Black Panther Party member

William Lee "Bill" Brent (1931 - November 4, 2006) was an American member of the Black Panther Party and defector, best known for hijacking a passenger jet and diverting it to Cuba in 1969, where he spent the last 37 years of his life in exile.

== Biography ==
William Lee Brent was born in 1931, in Franklin, Louisiana, and when he was 13 his family moved to Oakland, California. Brent was selling drugs and committing petty crimes by the time he was in junior high school, and at age 17 he enlisted in the U.S. Army by using a fake birth certificate. He was discharged from the army after only eight months, later serving time in juvenile hall for stealing a bicycle. In 1955, he was convicted of armed robbery and auto theft, for which he spent seven years in San Quentin State Prison. On April 21, 1964, Brent married Gloria L. Harness, age 30, in Oakland.

== Black Panther Party activity ==
In November 1968, Brent and two accomplices in a van marked "Black Panther Black Community News Service" allegedly robbed a gas station in San Francisco's Bayview district of $80. Police caught up to them on Seventh Street near the Hall of Justice, prompting a shootout, where one of the officers, Lieutenant Dermott Creedon, was critically wounded. When Brent was arrested and identified as the triggerman, Eldridge Cleaver kicked him out of the Black Panther Party, accusing him of "banditry".

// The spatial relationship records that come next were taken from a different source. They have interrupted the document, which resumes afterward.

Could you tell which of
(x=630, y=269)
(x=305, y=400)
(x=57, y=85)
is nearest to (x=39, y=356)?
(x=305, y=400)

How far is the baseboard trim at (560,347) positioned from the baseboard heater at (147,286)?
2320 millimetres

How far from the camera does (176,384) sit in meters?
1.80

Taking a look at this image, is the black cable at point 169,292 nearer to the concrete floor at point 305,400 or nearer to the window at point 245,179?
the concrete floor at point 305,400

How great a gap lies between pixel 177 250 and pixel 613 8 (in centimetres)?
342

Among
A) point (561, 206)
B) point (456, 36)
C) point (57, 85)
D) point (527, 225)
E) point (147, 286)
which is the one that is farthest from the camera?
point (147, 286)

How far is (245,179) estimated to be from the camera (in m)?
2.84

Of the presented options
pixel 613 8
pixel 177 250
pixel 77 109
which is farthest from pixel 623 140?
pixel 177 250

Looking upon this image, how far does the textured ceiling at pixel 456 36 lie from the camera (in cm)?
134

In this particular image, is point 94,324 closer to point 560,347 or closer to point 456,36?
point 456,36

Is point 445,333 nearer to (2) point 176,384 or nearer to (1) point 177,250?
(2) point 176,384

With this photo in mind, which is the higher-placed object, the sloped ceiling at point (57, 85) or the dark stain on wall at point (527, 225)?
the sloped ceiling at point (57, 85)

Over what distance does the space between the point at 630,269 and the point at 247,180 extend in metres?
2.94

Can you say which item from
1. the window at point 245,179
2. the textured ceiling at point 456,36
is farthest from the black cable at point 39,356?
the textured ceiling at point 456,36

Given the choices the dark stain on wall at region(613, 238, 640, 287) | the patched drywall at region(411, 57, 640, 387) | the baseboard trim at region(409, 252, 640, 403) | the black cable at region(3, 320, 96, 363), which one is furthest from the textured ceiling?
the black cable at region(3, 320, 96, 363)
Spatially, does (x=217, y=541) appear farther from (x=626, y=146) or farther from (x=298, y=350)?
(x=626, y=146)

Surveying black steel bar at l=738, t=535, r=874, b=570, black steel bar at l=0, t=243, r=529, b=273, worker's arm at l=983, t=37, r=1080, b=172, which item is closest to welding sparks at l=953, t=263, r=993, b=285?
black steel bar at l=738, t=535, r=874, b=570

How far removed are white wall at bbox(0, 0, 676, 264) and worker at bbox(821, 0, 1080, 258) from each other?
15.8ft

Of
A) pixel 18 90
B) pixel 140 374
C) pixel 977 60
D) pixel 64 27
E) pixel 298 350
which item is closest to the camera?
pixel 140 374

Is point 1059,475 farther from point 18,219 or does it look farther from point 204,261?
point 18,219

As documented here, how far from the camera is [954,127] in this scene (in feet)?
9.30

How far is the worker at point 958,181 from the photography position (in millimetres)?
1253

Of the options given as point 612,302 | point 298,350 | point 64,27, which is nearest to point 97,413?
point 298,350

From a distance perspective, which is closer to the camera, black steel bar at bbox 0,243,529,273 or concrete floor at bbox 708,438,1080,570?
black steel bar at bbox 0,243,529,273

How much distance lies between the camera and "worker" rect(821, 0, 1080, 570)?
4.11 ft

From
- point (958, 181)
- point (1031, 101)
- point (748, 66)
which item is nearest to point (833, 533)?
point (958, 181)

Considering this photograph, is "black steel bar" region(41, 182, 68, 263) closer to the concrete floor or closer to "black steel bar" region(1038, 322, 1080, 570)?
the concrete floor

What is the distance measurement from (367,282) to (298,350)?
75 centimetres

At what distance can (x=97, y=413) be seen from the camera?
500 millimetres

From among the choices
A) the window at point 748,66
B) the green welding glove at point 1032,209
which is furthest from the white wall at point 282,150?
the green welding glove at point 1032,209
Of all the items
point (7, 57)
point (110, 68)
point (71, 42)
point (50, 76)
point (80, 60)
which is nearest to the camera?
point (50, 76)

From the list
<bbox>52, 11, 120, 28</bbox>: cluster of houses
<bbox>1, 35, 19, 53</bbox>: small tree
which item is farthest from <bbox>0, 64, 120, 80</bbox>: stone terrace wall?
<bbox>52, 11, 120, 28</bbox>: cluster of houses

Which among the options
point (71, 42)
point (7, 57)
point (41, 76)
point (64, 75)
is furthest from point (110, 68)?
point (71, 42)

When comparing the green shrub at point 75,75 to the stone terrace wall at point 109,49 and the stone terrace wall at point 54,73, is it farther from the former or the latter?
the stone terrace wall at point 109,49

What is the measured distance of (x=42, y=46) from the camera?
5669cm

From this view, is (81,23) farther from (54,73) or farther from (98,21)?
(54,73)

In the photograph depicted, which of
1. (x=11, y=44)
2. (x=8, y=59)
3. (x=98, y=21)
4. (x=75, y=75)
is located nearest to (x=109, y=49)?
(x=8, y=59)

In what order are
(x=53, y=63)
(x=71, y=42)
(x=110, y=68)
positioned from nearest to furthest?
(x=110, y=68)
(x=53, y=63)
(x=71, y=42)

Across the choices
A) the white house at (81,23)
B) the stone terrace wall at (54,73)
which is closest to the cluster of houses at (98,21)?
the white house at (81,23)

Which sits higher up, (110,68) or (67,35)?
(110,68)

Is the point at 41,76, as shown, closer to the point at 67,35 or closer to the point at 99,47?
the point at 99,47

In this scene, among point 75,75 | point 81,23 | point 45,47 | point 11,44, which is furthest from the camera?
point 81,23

After his arrest, Brent was released on bail, and on June 17, 1969, he stepped onto Trans World Airlines Flight 154 from Oakland to New York City. Brent held a .38 Caliber revolver to the pilot's head, and ordered him to fly to Cuba instead.

Brent spent 22 months in an immigration jail in Cuba when he arrived, and after his release he earned a Spanish literature degree from the University of Havana, and taught English at various junior and senior high schools. He never became a Cuban citizen, but remarried to travel writer Jane McManus (c. 1920–2005) whom he had met in Cuba. In a 1996 interview with the Associated Press, Brent said he missed the United States and the African-American community, but he was unwilling to return to possibly face life imprisonment for air piracy and kidnapping. Around 1996, Times Books published his memoirs, Long Time Gone (ISBN 0-595-00288-9), and for several years prior to his death Brent was working on a book about discrimination against Black people in Cuba.

== Death ==
Brent died from pneumonia on November 4, 2006, at age 75, while still living in Cuba.